▸ **Texto dado**

===============

El placer que debe resultar del drama tampoco es puramente intelectual, como el que resulta del estudio y conocimiento de las verdades científicas. Al teatro no se va a trabajar, sino a gozar. ¿Cuáles pues son los goces que el drama debe proporcionar al espectador? Los de la imaginación y del sentimiento, —5→ únicos dignos del hombre civilizado. Si el poeta tiene el arte de excitar la simpatía del espectador hacia los personajes que introduce, y de conducirle de lance en lance, ya aterrado, ya compasivo, ya risueño, hasta la catástrofe; si al mismo tiempo halaga su oído y su imaginación con una elocución fácil, pura y pintoresca; si conserva hasta el fin los caracteres como comenzaron al principio; si los incidentes del drama se deducen naturalmente unos de otros, y todos tienen su razón suficiente en los caracteres conocidos de los personajes, habrá llenado todas sus obligaciones, y el espectador se retirará satisfecho de él.

El interés teatral es de dos maneras, o relativo a la acción, o a los personajes. La acción nos interesa como una novela bien escrita, cuyo desenlace deseamos conocer; los personajes como hombres, partícipes de nuestros afectos, vicios y virtudes. El primer interés nace de la novedad de la acción, verosimilitud de los incidentes, y recta conducción de ella hasta la catástrofe: el segundo de la naturaleza misma del hombre, para el cual nada que pertenezca a otro hombre, verdadero o representado, puede ser indiferente. De aquí es que el principal interés dramático, fuente de los más grandes placeres que proporciona la representación, es el personal, es decir, el que se toma por la persona o personas a cuyo favor ha querido el poeta excitar nuestra simpatía. Este interés es la primera de todas las reglas dramáticas: a ella están subordinadas todas las demás. El poeta que sepa cumplirla, está seguro de la inmortalidad, a pesar de los defectos en que por otra parte incurra, excepto si estos defectos pertenecen a la línea moral. Esto necesita de explicación.

===============

▸ **Datos mostrados**
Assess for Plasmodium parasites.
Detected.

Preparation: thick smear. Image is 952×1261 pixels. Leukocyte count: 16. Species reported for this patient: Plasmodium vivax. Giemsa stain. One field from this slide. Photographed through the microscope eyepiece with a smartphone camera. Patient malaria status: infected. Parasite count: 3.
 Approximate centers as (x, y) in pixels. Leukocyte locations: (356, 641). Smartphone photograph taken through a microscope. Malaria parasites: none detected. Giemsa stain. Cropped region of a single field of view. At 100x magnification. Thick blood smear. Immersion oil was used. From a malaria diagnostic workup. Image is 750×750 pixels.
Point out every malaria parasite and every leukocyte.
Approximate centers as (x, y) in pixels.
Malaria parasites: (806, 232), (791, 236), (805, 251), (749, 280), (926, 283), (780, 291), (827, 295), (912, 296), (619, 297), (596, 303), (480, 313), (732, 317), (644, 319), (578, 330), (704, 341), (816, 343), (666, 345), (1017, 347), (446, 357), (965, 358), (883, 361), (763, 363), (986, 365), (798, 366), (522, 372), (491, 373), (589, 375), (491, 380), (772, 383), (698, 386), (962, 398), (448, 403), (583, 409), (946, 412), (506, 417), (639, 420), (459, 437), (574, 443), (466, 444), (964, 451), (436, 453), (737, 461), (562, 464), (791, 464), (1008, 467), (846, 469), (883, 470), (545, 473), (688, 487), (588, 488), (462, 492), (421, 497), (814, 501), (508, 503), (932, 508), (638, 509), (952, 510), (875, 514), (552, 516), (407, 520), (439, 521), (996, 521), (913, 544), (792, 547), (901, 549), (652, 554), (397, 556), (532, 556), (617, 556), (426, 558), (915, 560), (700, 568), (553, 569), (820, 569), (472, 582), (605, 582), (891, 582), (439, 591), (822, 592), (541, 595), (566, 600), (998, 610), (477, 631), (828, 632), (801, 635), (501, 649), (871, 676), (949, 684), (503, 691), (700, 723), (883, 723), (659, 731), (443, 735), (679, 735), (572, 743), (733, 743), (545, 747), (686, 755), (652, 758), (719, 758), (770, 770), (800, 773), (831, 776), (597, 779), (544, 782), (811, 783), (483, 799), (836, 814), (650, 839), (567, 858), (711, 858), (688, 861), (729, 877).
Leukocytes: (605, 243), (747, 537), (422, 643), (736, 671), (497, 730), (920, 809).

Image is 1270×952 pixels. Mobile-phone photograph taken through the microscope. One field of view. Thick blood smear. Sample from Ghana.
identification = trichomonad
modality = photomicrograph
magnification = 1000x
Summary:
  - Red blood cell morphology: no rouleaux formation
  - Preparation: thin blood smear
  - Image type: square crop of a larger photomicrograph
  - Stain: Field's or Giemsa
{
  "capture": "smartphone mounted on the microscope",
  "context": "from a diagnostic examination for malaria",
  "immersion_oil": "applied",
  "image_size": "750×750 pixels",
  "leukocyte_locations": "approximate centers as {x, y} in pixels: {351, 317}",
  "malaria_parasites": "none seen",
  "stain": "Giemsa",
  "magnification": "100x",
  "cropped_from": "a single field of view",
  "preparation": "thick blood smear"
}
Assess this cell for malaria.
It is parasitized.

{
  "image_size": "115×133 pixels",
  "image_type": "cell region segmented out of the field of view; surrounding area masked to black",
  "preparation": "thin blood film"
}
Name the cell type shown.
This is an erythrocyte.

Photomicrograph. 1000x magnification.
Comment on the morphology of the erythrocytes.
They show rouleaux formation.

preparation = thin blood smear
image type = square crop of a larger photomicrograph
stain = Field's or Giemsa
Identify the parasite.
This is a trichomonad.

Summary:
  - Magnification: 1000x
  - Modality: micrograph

===============

Responde, por favor, estas preguntas sobre el texto acerca del drama:
1. ¿Qué goces debe proporcionar el drama al espectador?
2. ¿De qué dos maneras es el interés teatral?
3. ¿Qué interés es, según el texto, la primera de todas las reglas dramáticas?

▸ **Resultado**
1. Los de la imaginación y del sentimiento.
2. Relativo a la acción o relativo a los personajes.
3. El interés personal, el que se toma por la persona o personas a cuyo favor el poeta ha querido excitar nuestra simpatía.